## Required work
Resume the forum thread on cattle prices, picking up after its final post.

# Could someone explain cattle prices?



## Stretch

I want to eventually get into cattle farming and have been doing a lot of research lately.

One thing I can't figure out is when I hear or read about "live cattle" prices that are $70, I know they aren't selling the whole cow for $70.

Just how much exactly is the cattle farmer getting for a 1200 pound cow?

Any help would be much appreciated, I'm stumped.


----------



## swmnhay

$70 per 100 lbs.

So a 1200 lb animal would be $840

or .70 per lb.


----------



## Stretch

Thanks swmnhay!


----------



## Stretch

It seems like hay is a much more lucrative business than cattle


----------



## swmnhay

Stretch said:


> It seems like hay is a much more lucrative business than cattle


I do both.I don't like all my eggs in 1 basket.Cattle are a good way to get rid of oops bales.I might feed 10% of my hay and sell the rest.


----------



## mlappin

swmnhay said:


> I do both.I don't like all my eggs in 1 basket.Cattle are a good way to get rid of oops bales.I might feed 10% of my hay and sell the rest.


This^^, I have a good reputation for always hauling very nice hay to the auctions. The reason for that is I have at any one time 60-75 garbage disposals wandering around. Also hate store bought meat, just not the same as raising it yourself. If folks never see your oops bales, then from my experience they seem to pay more as they think you never have any oops.

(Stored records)
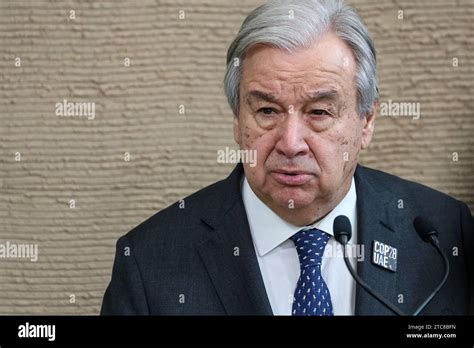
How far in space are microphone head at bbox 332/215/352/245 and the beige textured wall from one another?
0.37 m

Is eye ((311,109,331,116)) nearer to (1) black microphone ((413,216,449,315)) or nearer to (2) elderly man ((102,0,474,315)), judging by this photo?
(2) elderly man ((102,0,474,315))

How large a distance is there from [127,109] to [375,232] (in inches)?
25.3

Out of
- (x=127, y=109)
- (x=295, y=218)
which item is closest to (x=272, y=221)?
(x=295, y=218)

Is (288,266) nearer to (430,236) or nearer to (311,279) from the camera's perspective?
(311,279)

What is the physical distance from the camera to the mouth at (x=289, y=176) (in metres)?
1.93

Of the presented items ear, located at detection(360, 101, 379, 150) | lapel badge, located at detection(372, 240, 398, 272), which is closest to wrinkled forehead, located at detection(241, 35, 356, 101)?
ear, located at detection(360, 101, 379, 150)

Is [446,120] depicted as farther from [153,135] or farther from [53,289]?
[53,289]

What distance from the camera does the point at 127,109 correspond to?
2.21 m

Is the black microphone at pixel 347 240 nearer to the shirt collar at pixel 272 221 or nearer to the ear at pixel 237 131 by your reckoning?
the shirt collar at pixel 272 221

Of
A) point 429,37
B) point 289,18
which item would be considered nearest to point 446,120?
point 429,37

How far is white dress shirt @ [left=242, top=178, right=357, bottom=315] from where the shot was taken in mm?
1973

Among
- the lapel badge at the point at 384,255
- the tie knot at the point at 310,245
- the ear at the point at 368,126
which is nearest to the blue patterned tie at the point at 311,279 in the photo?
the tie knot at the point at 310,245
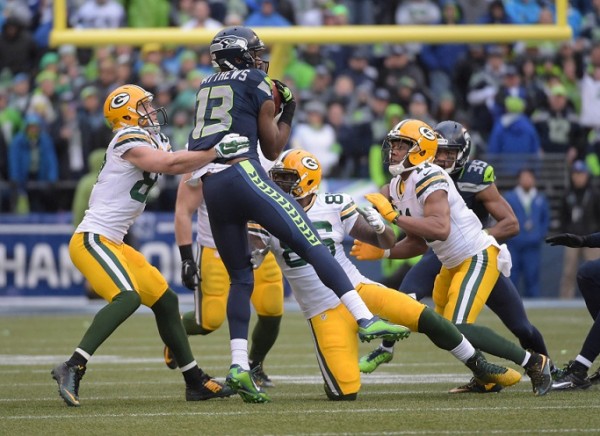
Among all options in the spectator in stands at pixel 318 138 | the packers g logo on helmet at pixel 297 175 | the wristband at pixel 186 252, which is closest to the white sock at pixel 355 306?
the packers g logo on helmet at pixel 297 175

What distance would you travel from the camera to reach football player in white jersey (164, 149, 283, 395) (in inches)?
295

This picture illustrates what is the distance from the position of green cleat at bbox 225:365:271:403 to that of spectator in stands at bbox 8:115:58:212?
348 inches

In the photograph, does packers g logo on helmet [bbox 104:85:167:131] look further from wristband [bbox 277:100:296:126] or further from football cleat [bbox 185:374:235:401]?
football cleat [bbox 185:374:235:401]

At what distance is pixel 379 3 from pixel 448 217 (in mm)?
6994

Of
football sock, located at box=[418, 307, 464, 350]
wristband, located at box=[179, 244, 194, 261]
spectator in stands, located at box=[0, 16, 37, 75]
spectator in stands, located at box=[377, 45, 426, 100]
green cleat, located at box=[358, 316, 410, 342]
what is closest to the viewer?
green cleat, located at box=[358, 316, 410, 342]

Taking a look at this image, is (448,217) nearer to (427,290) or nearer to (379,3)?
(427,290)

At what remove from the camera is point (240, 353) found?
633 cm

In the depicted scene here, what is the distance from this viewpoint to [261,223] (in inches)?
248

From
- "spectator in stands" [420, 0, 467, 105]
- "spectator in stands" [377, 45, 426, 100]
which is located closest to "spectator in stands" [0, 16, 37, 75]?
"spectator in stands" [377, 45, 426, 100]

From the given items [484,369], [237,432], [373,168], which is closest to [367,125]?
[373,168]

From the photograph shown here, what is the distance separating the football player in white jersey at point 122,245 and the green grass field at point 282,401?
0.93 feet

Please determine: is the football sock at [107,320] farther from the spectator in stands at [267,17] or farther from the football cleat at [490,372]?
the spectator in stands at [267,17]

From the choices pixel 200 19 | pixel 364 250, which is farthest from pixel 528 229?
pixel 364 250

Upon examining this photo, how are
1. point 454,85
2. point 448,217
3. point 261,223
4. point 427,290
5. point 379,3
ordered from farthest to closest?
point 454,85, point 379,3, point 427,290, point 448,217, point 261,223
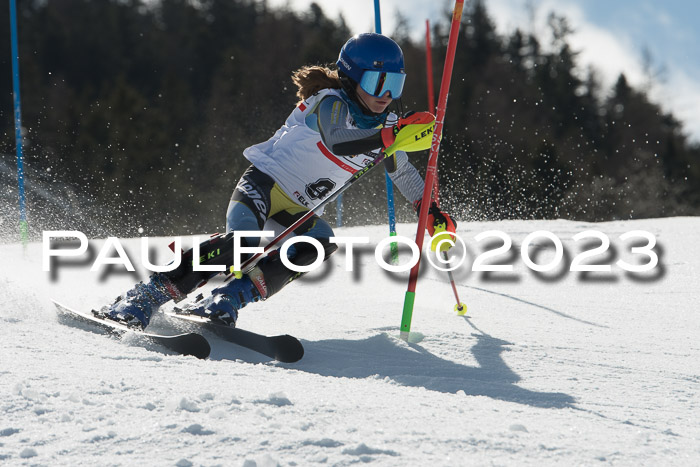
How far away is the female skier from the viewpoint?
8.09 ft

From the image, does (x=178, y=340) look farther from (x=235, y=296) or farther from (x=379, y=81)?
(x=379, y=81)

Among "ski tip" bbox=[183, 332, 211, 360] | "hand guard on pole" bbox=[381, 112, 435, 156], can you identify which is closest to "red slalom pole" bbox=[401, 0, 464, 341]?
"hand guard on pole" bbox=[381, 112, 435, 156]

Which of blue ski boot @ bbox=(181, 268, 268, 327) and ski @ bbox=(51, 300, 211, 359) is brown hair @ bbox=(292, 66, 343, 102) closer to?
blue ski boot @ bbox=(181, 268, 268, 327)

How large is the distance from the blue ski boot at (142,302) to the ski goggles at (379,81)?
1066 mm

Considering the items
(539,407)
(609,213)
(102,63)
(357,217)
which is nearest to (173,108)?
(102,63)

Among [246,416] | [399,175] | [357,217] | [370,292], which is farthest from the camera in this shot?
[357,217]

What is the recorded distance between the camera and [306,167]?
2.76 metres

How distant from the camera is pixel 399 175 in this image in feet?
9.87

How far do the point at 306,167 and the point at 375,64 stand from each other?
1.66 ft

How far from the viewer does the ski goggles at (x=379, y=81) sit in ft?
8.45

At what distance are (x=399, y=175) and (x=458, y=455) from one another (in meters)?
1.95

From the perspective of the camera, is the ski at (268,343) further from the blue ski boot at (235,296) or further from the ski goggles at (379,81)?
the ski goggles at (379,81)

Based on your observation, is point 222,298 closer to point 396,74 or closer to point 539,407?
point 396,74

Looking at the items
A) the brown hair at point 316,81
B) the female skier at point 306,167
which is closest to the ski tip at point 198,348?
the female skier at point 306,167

==

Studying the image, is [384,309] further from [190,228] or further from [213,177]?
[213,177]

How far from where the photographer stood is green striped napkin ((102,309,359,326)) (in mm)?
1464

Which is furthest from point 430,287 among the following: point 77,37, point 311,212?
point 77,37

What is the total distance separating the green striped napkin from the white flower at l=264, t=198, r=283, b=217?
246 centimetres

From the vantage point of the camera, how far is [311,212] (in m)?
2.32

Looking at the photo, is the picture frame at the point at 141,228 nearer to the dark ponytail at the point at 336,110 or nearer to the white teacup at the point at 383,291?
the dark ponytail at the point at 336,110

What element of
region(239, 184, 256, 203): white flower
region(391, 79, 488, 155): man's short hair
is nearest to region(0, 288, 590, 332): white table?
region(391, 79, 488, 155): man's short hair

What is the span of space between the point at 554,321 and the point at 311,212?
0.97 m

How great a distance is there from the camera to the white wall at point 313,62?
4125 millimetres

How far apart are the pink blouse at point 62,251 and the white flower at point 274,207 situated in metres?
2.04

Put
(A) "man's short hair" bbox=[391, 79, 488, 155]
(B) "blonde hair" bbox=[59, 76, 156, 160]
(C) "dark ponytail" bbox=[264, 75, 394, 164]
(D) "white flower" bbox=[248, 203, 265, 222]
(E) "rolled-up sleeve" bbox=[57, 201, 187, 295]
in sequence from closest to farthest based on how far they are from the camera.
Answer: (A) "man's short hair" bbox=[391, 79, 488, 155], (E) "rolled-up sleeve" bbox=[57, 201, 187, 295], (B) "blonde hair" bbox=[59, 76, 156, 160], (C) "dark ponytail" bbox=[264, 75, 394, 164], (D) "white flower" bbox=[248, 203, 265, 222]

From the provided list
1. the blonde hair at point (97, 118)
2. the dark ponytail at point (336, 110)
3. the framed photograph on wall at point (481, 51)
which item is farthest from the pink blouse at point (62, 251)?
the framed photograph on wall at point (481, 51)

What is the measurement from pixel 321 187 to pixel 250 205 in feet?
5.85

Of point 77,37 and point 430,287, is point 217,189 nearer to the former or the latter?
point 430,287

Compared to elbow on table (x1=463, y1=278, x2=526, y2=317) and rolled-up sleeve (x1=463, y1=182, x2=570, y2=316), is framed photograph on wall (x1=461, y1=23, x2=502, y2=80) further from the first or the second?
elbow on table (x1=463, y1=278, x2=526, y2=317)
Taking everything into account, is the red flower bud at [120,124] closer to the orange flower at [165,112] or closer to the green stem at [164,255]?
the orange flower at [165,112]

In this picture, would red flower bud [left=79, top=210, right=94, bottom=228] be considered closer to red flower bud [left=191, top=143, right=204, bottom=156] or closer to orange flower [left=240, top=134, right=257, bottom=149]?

## Response to this task
----------



## baddog201

i do the same i have 50 brood garbage disposals thats a good term from them and usually around 100 with steers and everything around here and they get my junk hay or my silage bales which is actually really high quailtiy but it is hard to find a market for those. I also mix some cornstalk bales into their diet sometimes to. I got a buddy who lets me use thier tmr mixer that grinds up rounds and i will mix up a bale of cornstalks and bale of silage hay and its really cheap feed for them


----------



## downtownjr

Have to agree with not having all the eggs in one basket...lots of cheap hay around here...so I bought some more cattle last Friday. I bought some real nice 5x6 bales alfalfa and OG for just $25 a bale. I sold the best second and third cut we small squared...not a lot this year to some horse folks, which is a lot smaller market than it was a few years back. Pretty happy with what I bought, not worth making my own for that big of bale with good feed value in my opinion. Cattle have been good to me this year, although I do not have a lot. Hay so-so. First cut took a bath. Good luck and I would recommend you don't overdo it. I did overdo it last year with all I have going and about did again this year. Was to much...dropped it a little over a third of mine and custom for this year...dropping a bit more next year...putting out some more beans and increasing the cattle. Found out I am not as young as I used to be.


----------



## swmnhay

Yep cheap hay here too.Especially for med to poor hay.So what do we do?









Redoing my feedlot and putting up cattle shed.Make things easier especially in the winter.Few more head of cattle to eat a little more hay.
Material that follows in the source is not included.